DIRECTIONS:
Of the material below, the lines to be retyped are those from the line containing "Baqai Radium Power Plus Pills" through the line containing "Х Ідея створення", inclusive; reproduce them exactly.

↓↓↓

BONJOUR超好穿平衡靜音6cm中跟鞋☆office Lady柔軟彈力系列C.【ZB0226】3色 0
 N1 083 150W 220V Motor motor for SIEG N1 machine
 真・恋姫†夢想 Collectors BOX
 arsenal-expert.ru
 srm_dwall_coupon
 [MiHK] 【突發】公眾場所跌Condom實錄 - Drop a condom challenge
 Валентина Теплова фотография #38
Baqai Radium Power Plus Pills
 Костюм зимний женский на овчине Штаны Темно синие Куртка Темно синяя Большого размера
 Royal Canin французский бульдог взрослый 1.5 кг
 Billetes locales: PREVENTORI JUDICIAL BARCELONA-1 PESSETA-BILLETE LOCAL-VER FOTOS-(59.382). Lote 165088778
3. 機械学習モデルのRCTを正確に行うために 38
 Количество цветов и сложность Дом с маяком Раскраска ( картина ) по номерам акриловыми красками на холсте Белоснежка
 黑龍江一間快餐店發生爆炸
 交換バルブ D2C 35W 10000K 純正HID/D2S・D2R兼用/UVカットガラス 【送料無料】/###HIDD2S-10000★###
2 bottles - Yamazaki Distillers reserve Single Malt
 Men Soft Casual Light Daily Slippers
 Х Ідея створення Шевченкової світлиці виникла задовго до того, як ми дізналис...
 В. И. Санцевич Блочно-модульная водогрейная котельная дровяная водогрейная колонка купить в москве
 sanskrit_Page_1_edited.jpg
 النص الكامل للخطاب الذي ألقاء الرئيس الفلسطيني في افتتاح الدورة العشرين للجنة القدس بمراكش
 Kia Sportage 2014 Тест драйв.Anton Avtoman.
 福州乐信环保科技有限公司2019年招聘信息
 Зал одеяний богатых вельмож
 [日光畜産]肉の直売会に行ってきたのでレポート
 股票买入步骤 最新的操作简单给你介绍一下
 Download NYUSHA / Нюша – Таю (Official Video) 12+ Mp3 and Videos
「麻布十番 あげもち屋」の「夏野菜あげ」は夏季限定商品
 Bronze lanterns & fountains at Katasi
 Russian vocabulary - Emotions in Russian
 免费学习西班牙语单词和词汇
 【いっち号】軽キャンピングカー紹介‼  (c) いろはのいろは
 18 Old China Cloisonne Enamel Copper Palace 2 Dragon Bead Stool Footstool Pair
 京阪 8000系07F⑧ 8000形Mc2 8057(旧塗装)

↑↑↑

TASK RESPONSE:
Baqai Radium Power Plus Pills
 Костюм зимний женский на овчине Штаны Темно синие Куртка Темно синяя Большого размера
 Royal Canin французский бульдог взрослый 1.5 кг
 Billetes locales: PREVENTORI JUDICIAL BARCELONA-1 PESSETA-BILLETE LOCAL-VER FOTOS-(59.382). Lote 165088778
3. 機械学習モデルのRCTを正確に行うために 38
 Количество цветов и сложность Дом с маяком Раскраска ( картина ) по номерам акриловыми красками на холсте Белоснежка
 黑龍江一間快餐店發生爆炸
 交換バルブ D2C 35W 10000K 純正HID/D2S・D2R兼用/UVカットガラス 【送料無料】/###HIDD2S-10000★###
2 bottles - Yamazaki Distillers reserve Single Malt
 Men Soft Casual Light Daily Slippers
 Х Ідея створення Шевченкової світлиці виникла задовго до того, як ми дізналис...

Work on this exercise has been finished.